Le Vésuve du Partenopeo


"Nous avons connu-là une ambiance que trente-cinq ans de vie sportive nous avait laissé ignorer jusqu'ici." Dans son compte-rendu d'après match, Gabriel Hanot, ancien international français et membre influent de la F.F.F., semble encore sonné de ce qu'il vient de vivre. Présent à Naples pour accompagner la délégation française, Hanot a été abasourdi par l'hostilité du public italien vis-à-vis des joueurs français. Copieusement sifflés dès leur entrée sur la pelouse, les Bleus n'ont même pas le droit à leur hymne, celle-ci étant recouverte par les hurlements des supporters napolitains. Durant toute la rencontre, le Stade Partenopeo gronde à chaque touche de balle d'un joueur tricolore et acclame avec ferveur les transalpins. Si une telle ambiance peut paraître banale aujourd'hui ou simplement "chaude", elle est tout à fait exceptionnelle à une époque où il n'était pas rare de voir les spectateurs applaudir les buts des deux camps. Cette fois, les 35 000 personnes ayant garni l'antre du Napoli ne sont pas venues pour voir un spectacle mais bel et bien pour assister à un triomphe de l'Italie. Dans cette atmosphère bouillante, les Bleus souffrent d'entrée de jeu. Acculés dans leurs trente mètres, ils tiennent pourtant bon grâce à une charnière Etienne Mattler - Jules Vandooren des grands jours. Repoussant énergiquement toutes les attaques italiennes et muselant le génial Silvio Piola, les deux "balayeurs" disputent là un de leurs plus beaux matchs de leurs carrières. Mais cela ne suffira pas. A la suite d'une sortie hasardeuse du gardien français René LLense, les Bleus cèdent peu après la demi-heure de jeu. Beaucoup plus en jambes après la pause, ils font souffrir les Italiens mais ne parviennent pas à trouver la faille malgré leur nouvelle pépite, Larbi Ben Barek. Débarqué à l'OM à l'été 38, le jeune marocain est le seul français à trouver grâce aux yeux du public italien qui le surnomme "Andrade", en référence au légendaire milieu de terrain de la grande équipe d'Uruguay de 1930. Pour sa première en Bleu, celui qui deviendra l'idole de Pelé a incontestablement su marquer les esprits.

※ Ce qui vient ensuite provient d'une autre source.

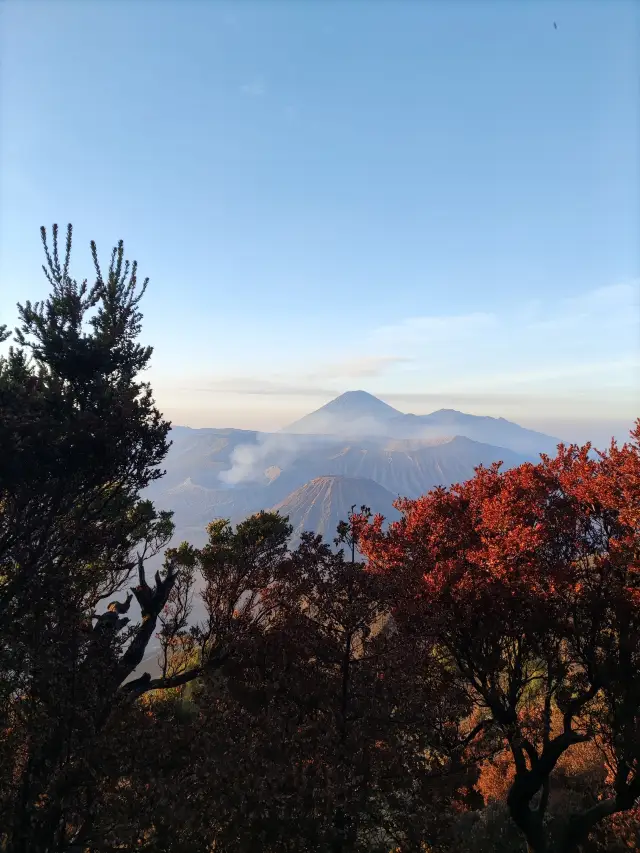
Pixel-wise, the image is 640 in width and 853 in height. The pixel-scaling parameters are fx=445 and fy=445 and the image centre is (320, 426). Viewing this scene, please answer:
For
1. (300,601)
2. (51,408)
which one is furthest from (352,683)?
(51,408)

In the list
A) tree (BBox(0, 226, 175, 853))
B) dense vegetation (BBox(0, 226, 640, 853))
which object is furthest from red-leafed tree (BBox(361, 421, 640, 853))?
tree (BBox(0, 226, 175, 853))

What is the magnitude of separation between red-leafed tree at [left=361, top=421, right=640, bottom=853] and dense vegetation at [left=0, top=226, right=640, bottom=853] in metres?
0.06

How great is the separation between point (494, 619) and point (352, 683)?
14.2 feet

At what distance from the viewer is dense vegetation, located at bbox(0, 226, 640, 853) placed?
25.8 feet

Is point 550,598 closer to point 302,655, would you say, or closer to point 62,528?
point 302,655

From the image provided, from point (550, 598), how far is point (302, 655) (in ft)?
21.2

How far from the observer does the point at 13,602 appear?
11.1 m

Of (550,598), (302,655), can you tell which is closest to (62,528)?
(302,655)

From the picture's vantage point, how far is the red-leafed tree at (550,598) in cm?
1093

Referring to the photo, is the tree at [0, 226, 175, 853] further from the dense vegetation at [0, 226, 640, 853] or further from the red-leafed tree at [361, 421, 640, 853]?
the red-leafed tree at [361, 421, 640, 853]

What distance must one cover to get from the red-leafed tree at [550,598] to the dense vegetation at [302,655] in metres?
0.06

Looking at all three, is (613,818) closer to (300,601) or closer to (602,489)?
(602,489)

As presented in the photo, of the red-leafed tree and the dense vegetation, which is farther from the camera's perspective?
the red-leafed tree

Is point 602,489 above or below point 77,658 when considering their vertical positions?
above
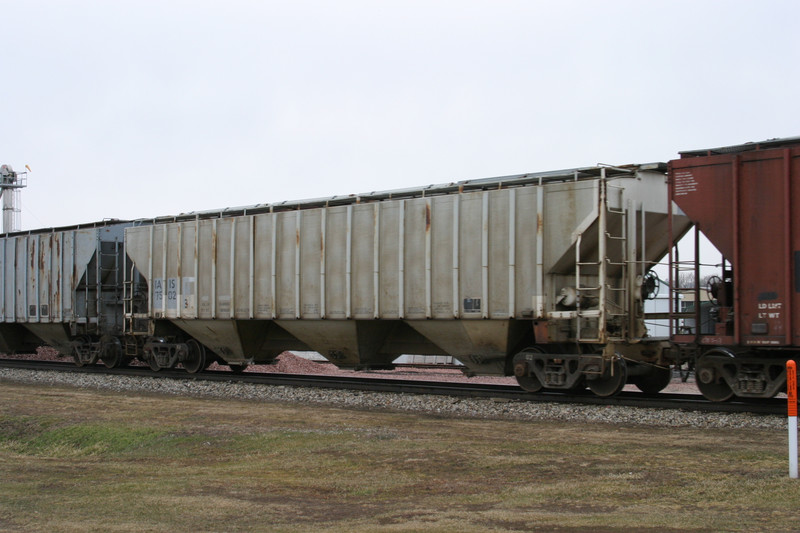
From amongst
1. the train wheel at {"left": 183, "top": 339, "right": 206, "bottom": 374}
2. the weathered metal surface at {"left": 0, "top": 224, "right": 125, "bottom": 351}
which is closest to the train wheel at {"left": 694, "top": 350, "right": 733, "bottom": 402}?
the train wheel at {"left": 183, "top": 339, "right": 206, "bottom": 374}

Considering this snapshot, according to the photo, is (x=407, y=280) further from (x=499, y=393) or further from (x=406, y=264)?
(x=499, y=393)

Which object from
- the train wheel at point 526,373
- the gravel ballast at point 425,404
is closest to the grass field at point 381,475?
the gravel ballast at point 425,404

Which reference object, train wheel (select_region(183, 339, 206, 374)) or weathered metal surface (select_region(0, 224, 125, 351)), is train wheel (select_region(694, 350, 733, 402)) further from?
weathered metal surface (select_region(0, 224, 125, 351))

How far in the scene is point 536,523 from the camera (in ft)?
22.0

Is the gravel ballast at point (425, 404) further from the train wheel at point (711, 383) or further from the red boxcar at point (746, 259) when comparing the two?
the red boxcar at point (746, 259)

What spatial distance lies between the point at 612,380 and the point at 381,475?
7.27m

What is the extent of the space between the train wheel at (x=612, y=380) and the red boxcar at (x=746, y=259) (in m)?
1.25

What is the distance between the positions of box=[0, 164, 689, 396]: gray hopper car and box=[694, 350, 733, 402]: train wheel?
1104mm

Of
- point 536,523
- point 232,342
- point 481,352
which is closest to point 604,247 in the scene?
point 481,352

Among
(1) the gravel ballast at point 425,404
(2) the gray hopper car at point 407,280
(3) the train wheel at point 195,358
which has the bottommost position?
(1) the gravel ballast at point 425,404

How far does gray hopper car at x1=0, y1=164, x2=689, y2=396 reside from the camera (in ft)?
49.8

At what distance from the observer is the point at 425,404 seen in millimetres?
15531

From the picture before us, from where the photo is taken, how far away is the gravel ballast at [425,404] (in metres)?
12.7

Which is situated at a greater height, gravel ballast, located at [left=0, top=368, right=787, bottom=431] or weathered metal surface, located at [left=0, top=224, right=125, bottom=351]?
weathered metal surface, located at [left=0, top=224, right=125, bottom=351]
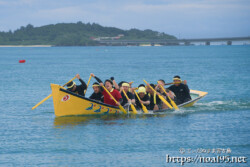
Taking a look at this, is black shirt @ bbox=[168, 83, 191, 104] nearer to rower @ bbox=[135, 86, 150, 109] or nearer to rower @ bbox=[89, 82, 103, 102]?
rower @ bbox=[135, 86, 150, 109]

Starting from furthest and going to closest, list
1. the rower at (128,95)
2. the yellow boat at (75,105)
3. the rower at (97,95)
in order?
the rower at (128,95) < the rower at (97,95) < the yellow boat at (75,105)

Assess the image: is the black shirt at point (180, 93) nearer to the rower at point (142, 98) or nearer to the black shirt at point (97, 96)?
the rower at point (142, 98)

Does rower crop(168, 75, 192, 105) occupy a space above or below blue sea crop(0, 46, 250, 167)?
above

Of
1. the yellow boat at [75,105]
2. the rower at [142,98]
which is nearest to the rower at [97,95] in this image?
the yellow boat at [75,105]

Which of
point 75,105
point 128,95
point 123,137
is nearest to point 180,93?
point 128,95

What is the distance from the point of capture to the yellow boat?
20594mm

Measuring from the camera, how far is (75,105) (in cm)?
2136

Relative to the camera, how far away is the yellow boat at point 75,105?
20.6m

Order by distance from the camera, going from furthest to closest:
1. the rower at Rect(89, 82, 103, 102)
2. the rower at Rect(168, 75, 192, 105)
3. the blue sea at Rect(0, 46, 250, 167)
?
the rower at Rect(168, 75, 192, 105), the rower at Rect(89, 82, 103, 102), the blue sea at Rect(0, 46, 250, 167)

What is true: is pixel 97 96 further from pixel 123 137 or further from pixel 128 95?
pixel 123 137

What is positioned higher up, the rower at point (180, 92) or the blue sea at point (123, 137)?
the rower at point (180, 92)

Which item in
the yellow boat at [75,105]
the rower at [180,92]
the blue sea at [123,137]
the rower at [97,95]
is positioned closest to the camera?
the blue sea at [123,137]

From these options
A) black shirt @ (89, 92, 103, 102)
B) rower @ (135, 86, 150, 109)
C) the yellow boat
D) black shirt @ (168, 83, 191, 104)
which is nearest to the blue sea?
the yellow boat

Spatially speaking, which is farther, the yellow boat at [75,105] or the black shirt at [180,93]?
the black shirt at [180,93]
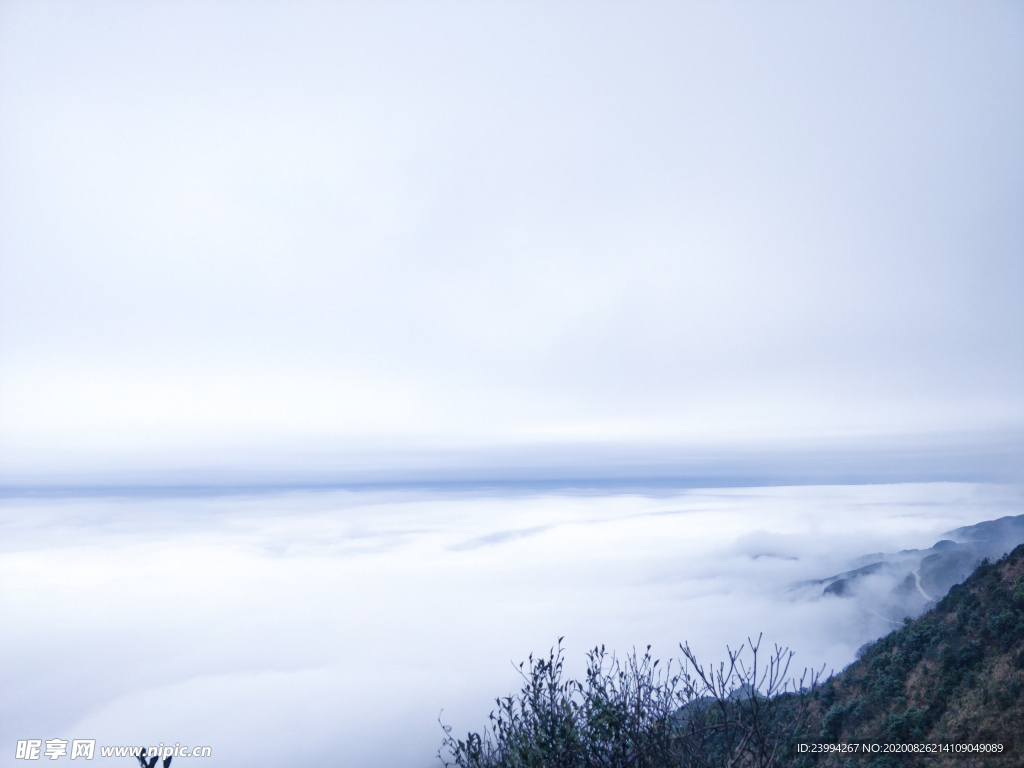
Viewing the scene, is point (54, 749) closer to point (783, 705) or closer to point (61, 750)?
point (61, 750)

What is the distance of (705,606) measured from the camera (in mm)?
63438

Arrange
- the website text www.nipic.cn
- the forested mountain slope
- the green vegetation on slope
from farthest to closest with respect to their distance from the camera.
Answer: the forested mountain slope < the website text www.nipic.cn < the green vegetation on slope

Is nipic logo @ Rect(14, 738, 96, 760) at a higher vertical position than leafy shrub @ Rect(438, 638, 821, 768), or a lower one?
lower

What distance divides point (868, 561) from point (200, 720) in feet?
255

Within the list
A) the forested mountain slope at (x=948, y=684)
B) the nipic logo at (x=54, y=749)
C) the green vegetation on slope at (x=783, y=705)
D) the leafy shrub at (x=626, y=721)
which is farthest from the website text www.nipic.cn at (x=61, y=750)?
the forested mountain slope at (x=948, y=684)

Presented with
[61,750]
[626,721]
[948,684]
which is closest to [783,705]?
[626,721]

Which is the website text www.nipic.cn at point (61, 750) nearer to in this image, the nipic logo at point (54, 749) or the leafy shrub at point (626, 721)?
the nipic logo at point (54, 749)

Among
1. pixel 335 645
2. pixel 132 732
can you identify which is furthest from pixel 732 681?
pixel 335 645

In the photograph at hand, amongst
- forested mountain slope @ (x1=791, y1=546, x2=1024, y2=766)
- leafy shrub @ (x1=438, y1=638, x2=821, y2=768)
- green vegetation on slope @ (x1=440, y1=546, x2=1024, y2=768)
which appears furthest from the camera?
forested mountain slope @ (x1=791, y1=546, x2=1024, y2=766)

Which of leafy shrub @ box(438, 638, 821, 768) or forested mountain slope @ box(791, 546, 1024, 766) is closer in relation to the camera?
leafy shrub @ box(438, 638, 821, 768)

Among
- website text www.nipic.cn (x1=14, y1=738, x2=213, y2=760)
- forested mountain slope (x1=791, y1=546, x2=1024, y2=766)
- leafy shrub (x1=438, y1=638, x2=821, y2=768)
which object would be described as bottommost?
forested mountain slope (x1=791, y1=546, x2=1024, y2=766)

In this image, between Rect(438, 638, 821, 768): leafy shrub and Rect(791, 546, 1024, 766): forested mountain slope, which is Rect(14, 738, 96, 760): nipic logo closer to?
Rect(438, 638, 821, 768): leafy shrub

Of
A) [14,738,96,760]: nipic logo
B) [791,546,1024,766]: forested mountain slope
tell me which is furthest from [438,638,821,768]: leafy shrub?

La Marseillaise d'Etienne Mattler


Défaits sur la plus petite des marges, les Français reviennent de Naples frustrés par le résultat mais surtout par l'accueil reçu. Dans les jours qui suivent la rencontre, ils sont néanmoins les héros de la presse, qui les présente en modèles de patriotisme pour avoir su rivaliser avec les Champions du Monde dans une atmosphère si hostile. Qu'il soit sportif ou non, pas un journal n'évoque pas le jeune Ben Barek, hurlant la Marseillaise à gorge déployée pour se faire entendre dans le vacarme du Partenopeo. Toutefois, c'est surtout le capitaine Etienne Mattler qui va être au cœur de tous les louanges. Il faut dire que non content d'être le nouveau co-recordman des sélections (à égalité alors avec Edmond Delfour et Jules Dewaquez), le stoppeur de Sochaux s'est également illustré pour son patriotisme après la rencontre. Alors qu'il était entré dans un café avec quelques coéquipiers, ceux-ci avaient été la cible des moqueries de jeunes italiens de passage. Ulcéré, Mattler s'était levé sur la table et avait entonné la Marseillaise devant un parterre médusé, un acte qui lui vaudra de recevoir un vase de Sèvres des mains du président de la République Albert Lebrun.


Des crampons aux canons


Si le match Italie-France de 1938 est marqué sportivement par le grand match réalisé par le capitaine Etienne Mattler et par l'avènement du jeune Larbi Ben Barek, c'est bien l'ambiance hostile à l'encontre des français qui lui confère une place à part dans l'histoire du football français. Pour la première fois de son existence, l'Equipe de France a été l'objet d'une réelle animosité, animosité qui s'explique en partie par le contexte politique tendu entre les deux pays. En partie seulement, car, comme le souligne la presse italienne, l'accueil réservé aux français est également une réponse aux débordements du public français vis-à-vis de la délégation italienne lors de la Coupe du Monde six mois plus tôt. Rêvé par le président de la FIFA Jules Rimet comme "un outil de rapprochement entre les peuples", le football a ici été un facteur de l'escalade de l'animosité entre deux pays, qui, un an et demi plus tard, seront cette fois aux prises sur un véritable champ de bataille.